Advertising Logic & Sales Impact
- Commenters understand the theoretical rationale: point‑of‑purchase ads, impulse buys, and dynamic pricing, similar to online upsell flows.
- Many think this logic breaks down when the customer is already at the shelf; advertising pizza rolls to someone already staring at the pizza roll door seems redundant.
- Several draw parallels with Amazon/YouTube/etc. continuing to recommend items (e.g., toilets, appliances, vacuums) long after purchase, viewing it as bad targeting that persists because brands overpay for low‑quality eyeballs.
Corporate Governance, Pilots & Incentives
- Many see this as a failure of basic judgment and incentives: executives approve a 10‑year, large‑scale rollout for a solution to a “non‑problem.”
- Some note there was a small pilot and reported ~5% sales lift, but suspect novelty effects or manipulated data, and question whether Walgreens independently validated results.
- The close relationship between the startup and a former Walgreens CEO is viewed as cronyism; commenters doubt the startup would have survived without that connection.

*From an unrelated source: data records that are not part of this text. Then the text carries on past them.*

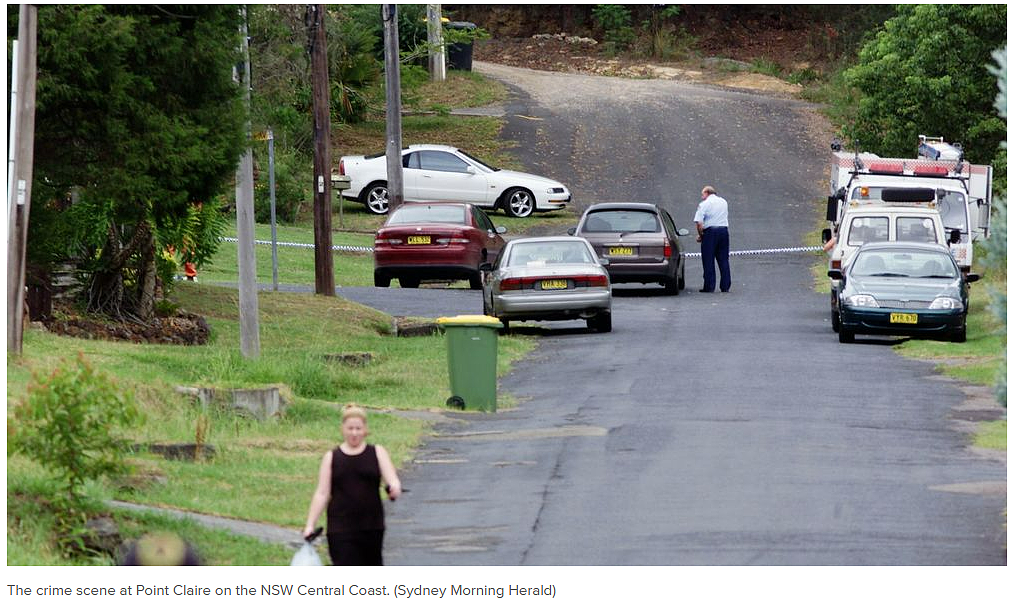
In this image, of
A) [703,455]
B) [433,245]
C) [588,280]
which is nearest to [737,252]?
[433,245]

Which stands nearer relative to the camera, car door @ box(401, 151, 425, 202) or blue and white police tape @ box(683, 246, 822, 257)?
blue and white police tape @ box(683, 246, 822, 257)

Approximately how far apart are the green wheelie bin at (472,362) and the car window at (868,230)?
1109 cm

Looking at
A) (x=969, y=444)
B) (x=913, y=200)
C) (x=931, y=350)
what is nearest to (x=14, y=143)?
(x=969, y=444)

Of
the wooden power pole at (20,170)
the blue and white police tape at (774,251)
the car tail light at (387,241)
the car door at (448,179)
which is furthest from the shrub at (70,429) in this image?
the car door at (448,179)

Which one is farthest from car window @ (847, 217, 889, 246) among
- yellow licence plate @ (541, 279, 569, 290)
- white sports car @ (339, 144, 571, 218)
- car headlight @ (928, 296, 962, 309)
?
white sports car @ (339, 144, 571, 218)

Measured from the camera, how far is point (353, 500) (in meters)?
9.16

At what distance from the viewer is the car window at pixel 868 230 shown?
27.2m

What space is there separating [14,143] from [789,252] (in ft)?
77.5

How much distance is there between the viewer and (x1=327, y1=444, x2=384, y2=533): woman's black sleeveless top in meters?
9.15

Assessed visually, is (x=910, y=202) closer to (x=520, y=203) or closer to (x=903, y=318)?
(x=903, y=318)

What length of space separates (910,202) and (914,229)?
167 cm

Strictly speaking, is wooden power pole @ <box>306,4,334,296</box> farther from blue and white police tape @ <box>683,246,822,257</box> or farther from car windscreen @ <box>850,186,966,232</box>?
blue and white police tape @ <box>683,246,822,257</box>

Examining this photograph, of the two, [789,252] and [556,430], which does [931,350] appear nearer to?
[556,430]

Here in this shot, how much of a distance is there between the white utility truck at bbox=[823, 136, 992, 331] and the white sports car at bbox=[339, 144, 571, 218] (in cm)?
1003
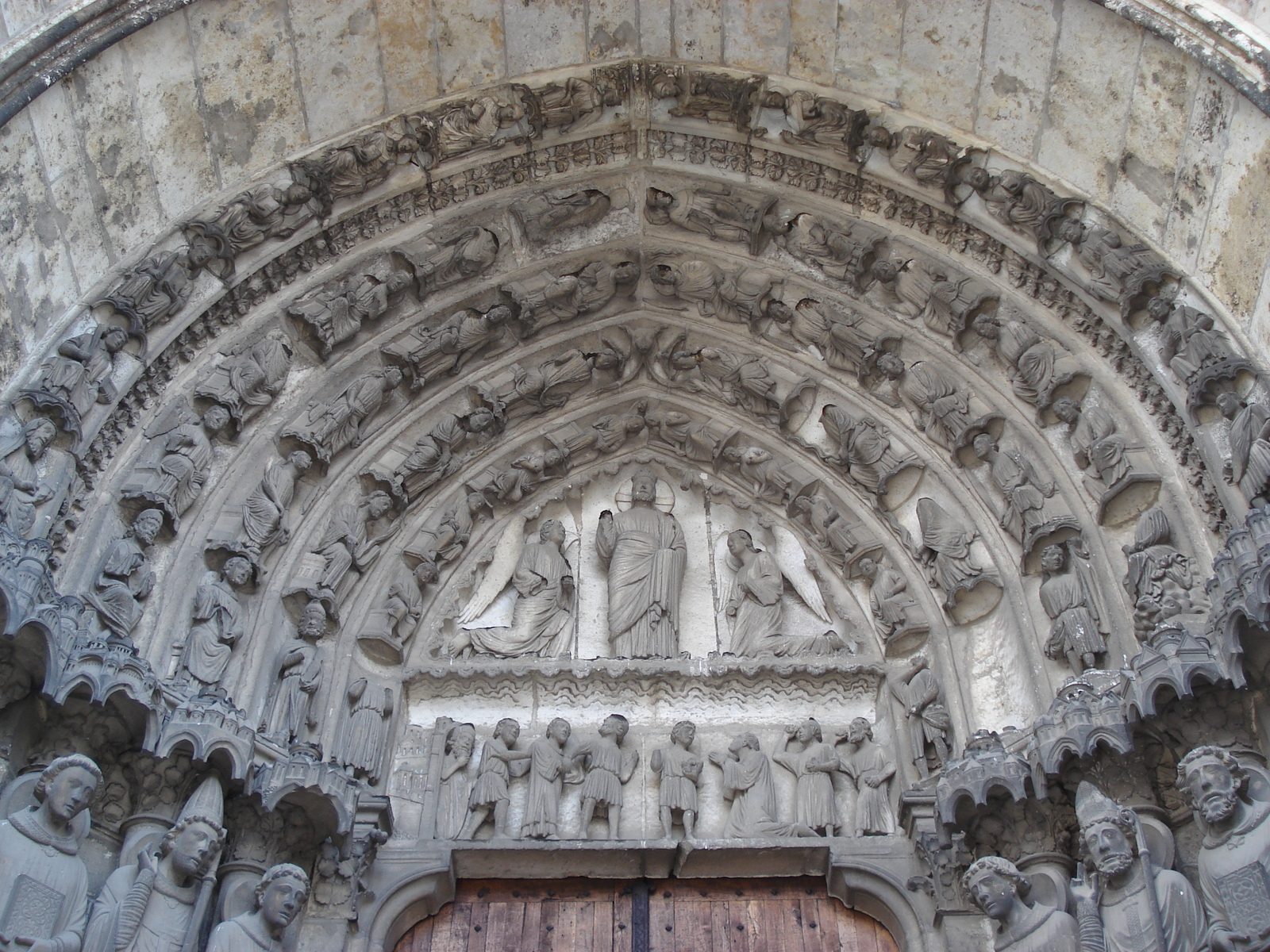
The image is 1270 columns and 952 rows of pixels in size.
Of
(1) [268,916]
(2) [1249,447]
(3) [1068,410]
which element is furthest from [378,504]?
(2) [1249,447]

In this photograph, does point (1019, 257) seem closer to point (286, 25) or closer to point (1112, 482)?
point (1112, 482)

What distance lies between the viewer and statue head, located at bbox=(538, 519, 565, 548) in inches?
295

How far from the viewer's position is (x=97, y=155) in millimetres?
6414

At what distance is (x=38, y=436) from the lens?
546 centimetres

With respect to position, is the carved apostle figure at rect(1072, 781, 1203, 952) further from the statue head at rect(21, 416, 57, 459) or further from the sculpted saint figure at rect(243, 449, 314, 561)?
→ the statue head at rect(21, 416, 57, 459)

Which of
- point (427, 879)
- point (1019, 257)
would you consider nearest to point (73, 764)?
point (427, 879)

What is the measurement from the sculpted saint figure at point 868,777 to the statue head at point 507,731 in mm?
1621

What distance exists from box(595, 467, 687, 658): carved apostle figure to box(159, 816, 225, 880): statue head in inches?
97.9

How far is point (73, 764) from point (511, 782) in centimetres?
215

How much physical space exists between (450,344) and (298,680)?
2316mm

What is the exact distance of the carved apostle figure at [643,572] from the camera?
22.8 feet

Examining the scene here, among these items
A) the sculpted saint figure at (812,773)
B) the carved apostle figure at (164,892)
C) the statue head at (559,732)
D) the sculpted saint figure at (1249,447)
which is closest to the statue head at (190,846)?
the carved apostle figure at (164,892)

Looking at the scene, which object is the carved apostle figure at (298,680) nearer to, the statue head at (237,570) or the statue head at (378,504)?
the statue head at (237,570)

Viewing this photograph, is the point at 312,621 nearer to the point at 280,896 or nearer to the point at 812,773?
the point at 280,896
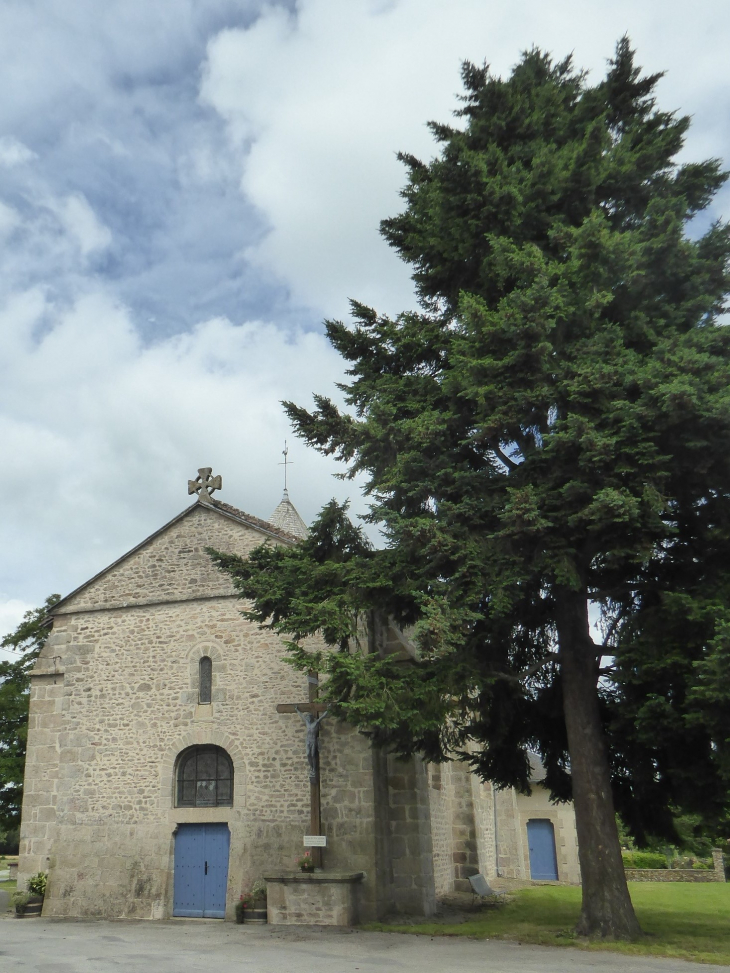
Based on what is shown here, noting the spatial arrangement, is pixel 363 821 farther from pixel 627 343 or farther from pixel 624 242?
pixel 624 242

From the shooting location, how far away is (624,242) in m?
10.1

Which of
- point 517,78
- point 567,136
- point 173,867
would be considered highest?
point 517,78

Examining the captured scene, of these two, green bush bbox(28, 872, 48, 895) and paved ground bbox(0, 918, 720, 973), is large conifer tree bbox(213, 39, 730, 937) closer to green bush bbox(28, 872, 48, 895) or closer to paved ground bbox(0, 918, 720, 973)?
paved ground bbox(0, 918, 720, 973)

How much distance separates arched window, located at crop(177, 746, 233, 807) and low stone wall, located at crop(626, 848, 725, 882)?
17.6 m

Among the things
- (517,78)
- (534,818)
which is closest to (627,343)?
(517,78)

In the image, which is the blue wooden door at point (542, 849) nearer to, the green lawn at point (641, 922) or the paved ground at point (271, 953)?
the green lawn at point (641, 922)

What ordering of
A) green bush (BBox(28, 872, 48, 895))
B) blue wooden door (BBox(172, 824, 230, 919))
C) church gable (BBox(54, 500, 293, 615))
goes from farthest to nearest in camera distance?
church gable (BBox(54, 500, 293, 615)) < green bush (BBox(28, 872, 48, 895)) < blue wooden door (BBox(172, 824, 230, 919))

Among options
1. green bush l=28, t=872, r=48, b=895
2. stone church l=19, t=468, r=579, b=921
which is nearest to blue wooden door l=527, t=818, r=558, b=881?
stone church l=19, t=468, r=579, b=921

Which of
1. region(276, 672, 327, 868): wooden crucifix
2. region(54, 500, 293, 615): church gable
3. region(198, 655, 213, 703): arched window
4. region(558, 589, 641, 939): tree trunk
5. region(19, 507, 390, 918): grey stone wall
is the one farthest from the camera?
region(54, 500, 293, 615): church gable

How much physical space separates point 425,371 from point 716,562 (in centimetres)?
520

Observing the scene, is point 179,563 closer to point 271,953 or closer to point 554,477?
point 271,953

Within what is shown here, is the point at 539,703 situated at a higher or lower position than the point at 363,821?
higher

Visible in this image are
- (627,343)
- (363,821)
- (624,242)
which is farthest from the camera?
(363,821)

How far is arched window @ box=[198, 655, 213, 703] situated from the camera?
592 inches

- A number argue this should have stayed a small, cheap experiment, not a $200M commitment.
Technical, Cost & Energy Concerns
- Complaints include high heat output from the screens, implying increased energy use for both displays and refrigeration.
- Reports of devices failing (black/white screens, misalignment with shelves, even occasional fires) reinforce views that the tech was immature and over‑engineered for the task of “being a window.”
Privacy, Surveillance & Ad Creep
- Some speculate about future integrations with personal data (device IDs, data brokers, insurance) for targeted ads, highlighting discomfort with more surveillance in physical spaces.
- The project is framed as part of a broader trend: physical retail adopting the web’s pop‑ups, tracking, and “hostile design,” with the warning that user tolerance for such hostility is finite.
Alternatives & Bigger Picture
- Commenters suggest more user‑centric innovations: better lighting, simple e‑ink shelf tags, or app‑based shopping aids (store maps, running totals, scan‑and‑go).
- There’s broad sentiment that filling the world with more ads and screens, without clear benefit to customers, is inherently a bad direction for retail.